SELECTED EXTRACT
# # # # #
Learning to research is helping Pauline develop life-long skills provide evidence-based quality care to the people with a disability she works with as a registered nurse intellectual disability
Pauline O’Gorman is a student on the MSc in Nursing and an intellectual disability nursing graduate. She has also completed a certificate in management.
I am a registered nurse intellectual disability (RNID). Having worked as a health care assistant for a number of years I was fortunate to attain a HSE sponsorship to undertake my nursing degree in 2012 and I feel extremely privileged to have had this amazing opportunity. I had started as a catering staff originally with the same organisation so my story is one of hope and opportunity.
# # # # #
DATA SEGMENT

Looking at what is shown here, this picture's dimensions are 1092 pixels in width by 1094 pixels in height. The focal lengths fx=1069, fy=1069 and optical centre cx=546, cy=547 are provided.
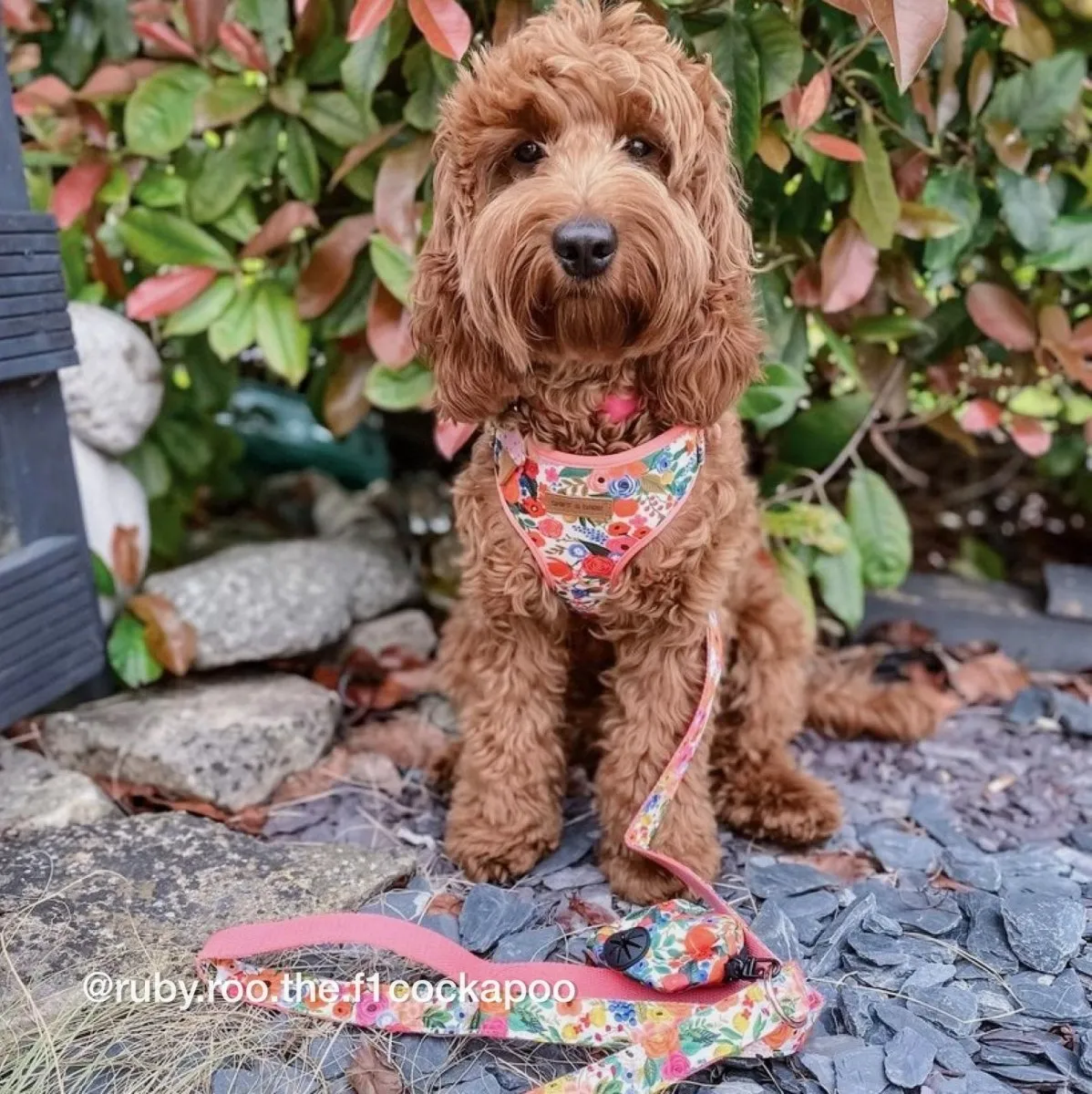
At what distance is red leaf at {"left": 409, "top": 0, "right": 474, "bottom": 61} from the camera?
228cm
# # # # #
TASK 1
In the profile of Pauline O'Gorman, find every job she says she has held and list them in the order she held them.
TASK 2
Rewrite the profile of Pauline O'Gorman from "I am a registered" to "hope and opportunity.", replacing "sponsorship" with "scholarship".

TASK OUTPUT 1
- Catering staff
- Health care assistant
- Registered nurse intellectual disability (RNID)

TASK OUTPUT 2
I am a registered nurse intellectual disability (RNID). Having worked as a health care assistant for a number of years I was fortunate to attain a HSE scholarship to undertake my nursing degree in 2012 and I feel extremely privileged to have had this amazing opportunity. I had started as a catering staff originally with the same organisation so my story is one of hope and opportunity.